Süddeutsche Zeitung - Rezension
Süddeutsche Zeitung | Besprechung von 26.08.2003

Selbsthass als Befreiung
Anton Kuhs furiose Streitschrift „Juden und Deutsche”
Es gibt Bücher, die sollte man nicht nur lesen. Man sollte auch versuchen, sie zu hören. Dies Buch des in Wien geborenen, einer Prager jüdischen Familie entstammenden Journalisten Anton Kuh (1890 bis 1941) ist ein solches Buch. „Juden und Deutsche. Ein Resumé” (1921) ist aus Vorträgen herausgewachsen, die Kuh zwischen 1918 und 1920 u.a. in Prag, Berlin, Wien hielt. Im Sprachgestus des „Höre, Israel!”, den der junge Walther Rathenau um 1900 für die Propaganda der Assimilation genutzt hatte, erteilte er dem Zionismus eine ebenso radikale Absage wie den Hoffnungen, nachdem so viele deutsche Juden auf den Schlachtfeldern geblutet hatten, würde sich ihre Assimilation vollenden lassen.

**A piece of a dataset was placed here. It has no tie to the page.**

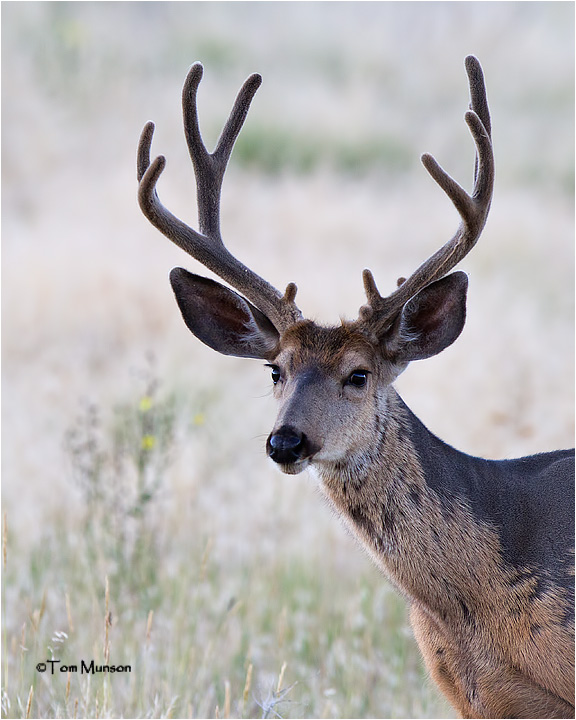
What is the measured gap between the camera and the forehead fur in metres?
3.73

„Jude! -- prüfe den Vorgang in deinem Gemüte, wenn du dieser Laut- oder Letternfolge begegnest!” So beginnt der Text. Er ist eine elliptische Streitschrift nicht nur über das Verhältnis von Deutschen und Juden, sondern zugleich über das Verhältnis beider Völker zu sich selbst. Der eine Brennpunkt der Ellipse ist der Selbsthass der Juden, mehr als ein Jahrzehnt vor Theodor Lessings Schrift „Der jüdische Selbsthass” (1930). Kuhs Ziel ist die Kernfusion und Umwandlung beider Varianten in revolutionäre Energie. Die sorgfältig gemachte Neuauflage von „Juden und Deutsche” stellt Kuh in den Echoraum, in dem er agierte. Ein kundiges Vorwort des Herausgebers informiert ausführlich über seine intellektuelle Physiognomie, über seine Nähe zum Prager Literatenmilieu um Franz Werfel, Max Brod und Franz Kafka, zudem über die Verbindungslinien zwischen dieser Streitschrift und Kuhs Frontalangriff auf Karl Kraus, der Wiener Stegreifrede „Der Affe Zarathustras” vom 25. Oktober 1925. Darin ist Kraus die pathologische Personalunion aus jüdischem Selbsthass und orthodoxrabbinischer Schriftfixierung, der ewig pubertierende Sohn der ewigen jüdischen Familie.
Attacke auf Thomas Mann
Als Anton Kuh und Franz Kafka im Jahre 1917 gemeinsam im Nachtzug von Budapest nach Prag fuhren, saß der Arzt und Psychoanalytiker Otto Gross (1877 bis 1920) mit im Abteil. Er war der Sohn des Strafrechtlers Hans Gross, bei dem Kafka vor 1905 Vorlesungen gehört hatte. Im Jahr 1913 hatte der prominente Vater den Sohn, der dadurch prominent wurde, in Berlin verhaften und als „gefährlichen Geisteskranken” in eine österreichische Irrenanstalt verbringen lassen. Otto Gross spracht mit Kuh und Kafka über sein Zeitschriftenprojekt „Blätter zur Bekämpfung des Machtwillens”. Es hätte der anarchistisch-revolutionären Ausdeutung der Psychoanalyse als radikaler Kulturkritik dienen sollen, die im Zentrum der Lehren des jungen Gross stand.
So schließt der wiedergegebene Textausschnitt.